Es evidente que la razón científica no ayuda mucho en esta empresa. Más bien la obstruye. Pues no se trata de justificar racionalmente la existencia de Dios o la inmortalidad del alma-y-cuerpo ni la del Sentido Último de la Vida, sino de quererlo. “No sé, cierto es; tal vez no pueda saber nunca, pero quiero saber. Lo quiero, y basta”. Esto, que anota en Mi religión, resume en este respecto la posición de Unamuno. Podemos preguntarnos, al margen de cada línea, si a esta bravata le corresponde el ya en nuestro tiempo extremadamente deteriorado rótulo de “filosofía”. Por lo pronto, la posición es de una franqueza que roza el histrionismo. Es, como muchos críticos (y amigos) lo han hecho notar, quijotesca.

**Contenido del listado**

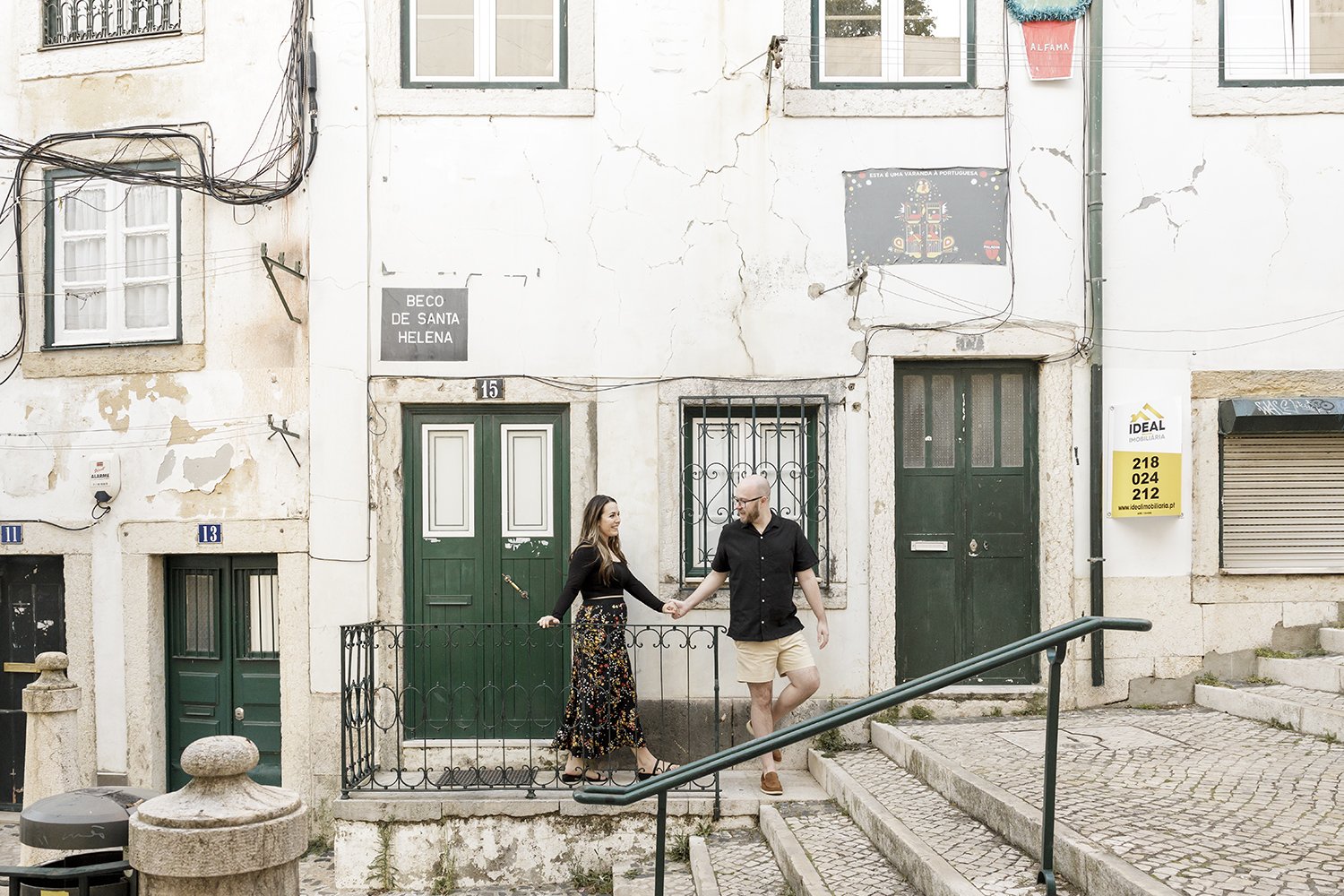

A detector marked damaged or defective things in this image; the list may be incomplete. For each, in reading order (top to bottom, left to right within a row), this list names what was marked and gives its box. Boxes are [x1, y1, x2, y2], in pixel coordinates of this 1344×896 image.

cracked plaster wall [0, 0, 307, 779]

**Tareas y ejercicios**
1/ En la página sobre Unamuno, ¿qué adjetivo le han aplicado muchos críticos y amigos a la posición de Unamuno?
2/ Prosigue la página sobre Unamuno a partir de su última oración.

**Resultados del ejercicio**
1/ Quijotesca.

2/
Pero lo importante es, para nosotros, en este recodo del tiempo, hacer notar que la lucha de Unamuno se entabla con y contra Dios, el Dios del cristianismo, a fin de afirmar lo humano. Muy bien, pero ¿qué humano? “Que busquen ellos, como yo busco”, continúa escribiendo en el apunte citado; “que luchen, como lucho yo, y entre todos algún pelo de secreto arrancaremos a Dios, y, por lo menos, esa lucha nos hará más hombres, hombres de más espíritu”. Unamuno nunca sabe a ciencia cierta quién es ni qué exactamente quiere, pero conoce a la perfección qué personajes le patean el hígado. La mojigatería, la pereza, la superficialidad, el dogmatismo y el acartonamiento son los signos que por todas partes lee entre los hombres. El inicio del siglo XX contempla la eclosión de un mundo de pedantes, de oportunistas, de señoritos.
Nada tan distinto del paisaje del inicio de nuestro XXI.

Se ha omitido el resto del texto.